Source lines
———

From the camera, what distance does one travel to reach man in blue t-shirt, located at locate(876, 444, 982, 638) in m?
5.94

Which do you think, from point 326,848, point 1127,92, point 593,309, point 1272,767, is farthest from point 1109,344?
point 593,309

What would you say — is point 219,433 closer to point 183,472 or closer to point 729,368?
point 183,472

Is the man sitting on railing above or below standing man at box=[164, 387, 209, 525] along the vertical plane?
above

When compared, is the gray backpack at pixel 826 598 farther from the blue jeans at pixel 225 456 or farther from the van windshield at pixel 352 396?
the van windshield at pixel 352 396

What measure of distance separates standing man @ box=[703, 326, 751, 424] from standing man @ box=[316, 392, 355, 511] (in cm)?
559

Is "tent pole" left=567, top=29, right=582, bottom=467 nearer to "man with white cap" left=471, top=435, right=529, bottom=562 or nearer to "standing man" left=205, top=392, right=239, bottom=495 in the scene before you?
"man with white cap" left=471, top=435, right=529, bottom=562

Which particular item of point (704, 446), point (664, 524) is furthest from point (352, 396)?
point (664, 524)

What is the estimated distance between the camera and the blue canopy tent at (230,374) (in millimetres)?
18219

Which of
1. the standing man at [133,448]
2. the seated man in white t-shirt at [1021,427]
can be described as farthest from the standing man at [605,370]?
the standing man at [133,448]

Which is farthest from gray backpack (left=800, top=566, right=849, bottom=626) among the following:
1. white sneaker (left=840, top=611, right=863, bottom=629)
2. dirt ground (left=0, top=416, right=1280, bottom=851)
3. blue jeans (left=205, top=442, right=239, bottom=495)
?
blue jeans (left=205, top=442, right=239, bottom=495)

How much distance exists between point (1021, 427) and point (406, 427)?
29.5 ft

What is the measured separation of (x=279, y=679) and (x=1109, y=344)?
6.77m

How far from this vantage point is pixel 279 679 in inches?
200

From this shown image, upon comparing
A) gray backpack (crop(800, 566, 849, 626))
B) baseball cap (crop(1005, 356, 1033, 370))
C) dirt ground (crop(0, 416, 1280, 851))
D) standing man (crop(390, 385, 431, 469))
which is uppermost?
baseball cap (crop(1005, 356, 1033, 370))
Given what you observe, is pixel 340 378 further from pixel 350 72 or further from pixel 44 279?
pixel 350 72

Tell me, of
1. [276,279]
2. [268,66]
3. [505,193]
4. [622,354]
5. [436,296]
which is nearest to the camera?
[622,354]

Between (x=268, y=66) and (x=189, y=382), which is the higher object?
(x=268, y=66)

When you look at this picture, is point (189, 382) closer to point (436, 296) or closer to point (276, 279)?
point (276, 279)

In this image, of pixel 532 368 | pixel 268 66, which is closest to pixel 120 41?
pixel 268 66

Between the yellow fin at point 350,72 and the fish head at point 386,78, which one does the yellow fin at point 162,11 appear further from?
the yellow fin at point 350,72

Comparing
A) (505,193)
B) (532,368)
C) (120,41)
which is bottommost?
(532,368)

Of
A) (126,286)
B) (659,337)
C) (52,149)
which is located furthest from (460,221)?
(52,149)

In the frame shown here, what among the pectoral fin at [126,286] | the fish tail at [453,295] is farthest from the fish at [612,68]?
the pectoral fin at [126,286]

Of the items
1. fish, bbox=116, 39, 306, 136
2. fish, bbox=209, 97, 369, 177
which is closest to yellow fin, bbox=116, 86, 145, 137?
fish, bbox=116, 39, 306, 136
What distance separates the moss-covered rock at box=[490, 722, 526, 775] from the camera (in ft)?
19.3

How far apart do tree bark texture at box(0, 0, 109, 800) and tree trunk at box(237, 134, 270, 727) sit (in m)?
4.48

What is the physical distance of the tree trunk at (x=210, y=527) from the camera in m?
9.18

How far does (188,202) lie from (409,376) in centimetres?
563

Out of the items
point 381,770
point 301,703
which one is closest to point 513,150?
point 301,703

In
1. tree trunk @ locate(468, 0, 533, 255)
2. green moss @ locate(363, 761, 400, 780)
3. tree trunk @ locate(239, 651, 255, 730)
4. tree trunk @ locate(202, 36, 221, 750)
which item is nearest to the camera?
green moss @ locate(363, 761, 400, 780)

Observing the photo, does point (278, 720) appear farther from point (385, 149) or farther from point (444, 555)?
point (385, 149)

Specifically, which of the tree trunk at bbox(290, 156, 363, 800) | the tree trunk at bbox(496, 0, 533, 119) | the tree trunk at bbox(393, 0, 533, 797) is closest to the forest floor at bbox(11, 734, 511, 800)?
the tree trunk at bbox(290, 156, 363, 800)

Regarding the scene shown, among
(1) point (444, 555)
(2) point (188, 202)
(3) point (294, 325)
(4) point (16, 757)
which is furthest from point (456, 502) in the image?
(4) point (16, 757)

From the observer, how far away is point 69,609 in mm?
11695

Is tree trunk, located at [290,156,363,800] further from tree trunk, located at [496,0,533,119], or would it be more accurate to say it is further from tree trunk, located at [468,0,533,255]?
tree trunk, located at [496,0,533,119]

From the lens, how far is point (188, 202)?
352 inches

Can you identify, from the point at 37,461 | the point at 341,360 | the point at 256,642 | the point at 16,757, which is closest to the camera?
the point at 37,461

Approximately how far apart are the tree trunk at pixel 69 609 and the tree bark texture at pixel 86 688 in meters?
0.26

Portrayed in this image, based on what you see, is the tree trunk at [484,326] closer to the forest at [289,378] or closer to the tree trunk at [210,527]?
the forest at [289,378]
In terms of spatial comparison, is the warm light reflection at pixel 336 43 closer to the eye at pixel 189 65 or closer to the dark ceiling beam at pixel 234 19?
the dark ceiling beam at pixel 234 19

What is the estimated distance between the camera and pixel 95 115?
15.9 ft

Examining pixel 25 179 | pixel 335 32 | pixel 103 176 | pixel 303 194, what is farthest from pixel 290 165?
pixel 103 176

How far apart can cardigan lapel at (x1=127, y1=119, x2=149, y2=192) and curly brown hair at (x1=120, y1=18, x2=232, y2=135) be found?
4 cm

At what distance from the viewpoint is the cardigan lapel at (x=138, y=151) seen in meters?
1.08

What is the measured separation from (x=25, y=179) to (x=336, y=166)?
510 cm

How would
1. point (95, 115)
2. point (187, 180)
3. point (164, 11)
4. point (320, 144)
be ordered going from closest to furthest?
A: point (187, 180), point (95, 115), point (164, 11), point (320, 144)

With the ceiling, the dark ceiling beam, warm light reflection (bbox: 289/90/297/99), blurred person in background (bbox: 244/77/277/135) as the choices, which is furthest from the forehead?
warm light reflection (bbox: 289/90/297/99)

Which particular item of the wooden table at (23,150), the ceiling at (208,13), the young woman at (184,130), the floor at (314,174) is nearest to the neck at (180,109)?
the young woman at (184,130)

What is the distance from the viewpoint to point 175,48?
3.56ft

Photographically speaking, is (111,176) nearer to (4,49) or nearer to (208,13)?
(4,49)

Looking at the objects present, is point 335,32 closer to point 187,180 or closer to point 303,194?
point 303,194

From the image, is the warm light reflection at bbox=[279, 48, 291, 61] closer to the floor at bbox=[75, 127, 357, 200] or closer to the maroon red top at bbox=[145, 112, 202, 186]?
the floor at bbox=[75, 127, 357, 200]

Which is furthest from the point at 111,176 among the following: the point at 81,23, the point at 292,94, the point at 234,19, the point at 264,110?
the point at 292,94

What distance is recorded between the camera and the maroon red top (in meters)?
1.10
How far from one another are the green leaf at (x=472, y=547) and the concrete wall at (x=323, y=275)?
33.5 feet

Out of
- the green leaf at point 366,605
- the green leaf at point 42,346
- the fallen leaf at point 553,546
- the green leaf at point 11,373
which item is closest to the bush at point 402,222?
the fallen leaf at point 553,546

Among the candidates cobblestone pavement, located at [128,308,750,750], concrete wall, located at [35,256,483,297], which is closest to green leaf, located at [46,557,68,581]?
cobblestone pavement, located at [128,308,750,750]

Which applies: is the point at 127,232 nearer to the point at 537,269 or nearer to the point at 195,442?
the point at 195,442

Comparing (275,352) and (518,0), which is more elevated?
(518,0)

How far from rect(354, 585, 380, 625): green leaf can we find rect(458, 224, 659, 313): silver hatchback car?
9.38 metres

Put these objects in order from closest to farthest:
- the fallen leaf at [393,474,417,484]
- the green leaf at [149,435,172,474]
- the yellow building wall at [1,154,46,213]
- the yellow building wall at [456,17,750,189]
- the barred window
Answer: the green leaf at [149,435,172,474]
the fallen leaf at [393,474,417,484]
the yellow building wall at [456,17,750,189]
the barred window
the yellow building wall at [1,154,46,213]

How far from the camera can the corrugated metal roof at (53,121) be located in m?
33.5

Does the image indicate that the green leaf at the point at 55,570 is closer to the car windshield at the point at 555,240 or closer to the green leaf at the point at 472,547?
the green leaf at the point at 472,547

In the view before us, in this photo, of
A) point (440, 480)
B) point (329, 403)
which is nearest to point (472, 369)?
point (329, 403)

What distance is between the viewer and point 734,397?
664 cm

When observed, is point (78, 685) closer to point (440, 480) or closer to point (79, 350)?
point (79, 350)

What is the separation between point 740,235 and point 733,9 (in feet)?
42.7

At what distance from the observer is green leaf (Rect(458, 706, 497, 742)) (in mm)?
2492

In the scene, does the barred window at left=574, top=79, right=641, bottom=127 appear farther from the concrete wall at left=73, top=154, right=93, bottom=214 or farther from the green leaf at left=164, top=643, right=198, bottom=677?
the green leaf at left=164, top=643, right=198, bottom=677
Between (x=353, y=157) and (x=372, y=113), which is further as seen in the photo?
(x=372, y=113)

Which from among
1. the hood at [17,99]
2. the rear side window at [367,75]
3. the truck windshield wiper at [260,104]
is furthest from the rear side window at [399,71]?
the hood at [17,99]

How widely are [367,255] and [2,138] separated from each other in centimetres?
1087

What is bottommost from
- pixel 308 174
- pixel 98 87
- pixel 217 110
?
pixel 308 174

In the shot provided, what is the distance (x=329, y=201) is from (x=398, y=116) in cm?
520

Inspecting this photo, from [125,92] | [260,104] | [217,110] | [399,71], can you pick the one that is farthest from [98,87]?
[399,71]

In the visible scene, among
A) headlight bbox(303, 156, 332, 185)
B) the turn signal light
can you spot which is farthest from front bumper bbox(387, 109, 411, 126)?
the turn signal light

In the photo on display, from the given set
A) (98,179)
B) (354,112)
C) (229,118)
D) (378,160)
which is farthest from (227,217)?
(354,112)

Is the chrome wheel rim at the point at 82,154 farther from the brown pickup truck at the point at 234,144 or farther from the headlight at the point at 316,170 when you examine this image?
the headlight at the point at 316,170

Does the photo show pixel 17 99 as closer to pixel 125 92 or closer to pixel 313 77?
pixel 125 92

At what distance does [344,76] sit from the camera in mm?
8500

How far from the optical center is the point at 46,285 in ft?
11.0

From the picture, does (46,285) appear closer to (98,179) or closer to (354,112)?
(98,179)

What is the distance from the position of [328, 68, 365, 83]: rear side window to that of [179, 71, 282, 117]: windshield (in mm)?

———

Set task:
Copy out, word for word, every line from the one containing "Between (x=353, y=157)" through the final line, including both.

Result:
Between (x=353, y=157) and (x=372, y=113), which is further as seen in the photo?
(x=372, y=113)

Which from among
1. the hood at [17,99]
2. the rear side window at [367,75]
3. the truck windshield wiper at [260,104]
is furthest from the rear side window at [399,71]?
the hood at [17,99]

How widely are [367,255] and [2,138] separated from each other in centimetres?
1087

What is bottommost from
- pixel 308 174
- pixel 98 87
- pixel 217 110
?
pixel 308 174

In the shot provided, what is the distance (x=329, y=201) is from (x=398, y=116) in cm?
520

Inspecting this photo, from [125,92] | [260,104] | [217,110] | [399,71], can you pick the one that is farthest from [98,87]?
[399,71]

In the visible scene, among
A) headlight bbox(303, 156, 332, 185)
B) the turn signal light
can you spot which is farthest from front bumper bbox(387, 109, 411, 126)?
the turn signal light

In the photo on display, from the given set
A) (98,179)
B) (354,112)
C) (229,118)
D) (378,160)
which is farthest from (227,217)?
(354,112)

Is the chrome wheel rim at the point at 82,154 farther from the brown pickup truck at the point at 234,144 or farther from the headlight at the point at 316,170 when you examine this image?
the headlight at the point at 316,170

Does the photo show pixel 17 99 as closer to pixel 125 92 or closer to pixel 313 77?
pixel 125 92

At what distance does [344,76] sit from the camera in mm?
8500

How far from the optical center is the point at 46,285 in ft?
11.0

From the picture, does (46,285) appear closer to (98,179) or closer to (354,112)?
(98,179)

What is the distance from the position of [328, 68, 365, 83]: rear side window to that of [179, 71, 282, 117]: windshield (in mm)?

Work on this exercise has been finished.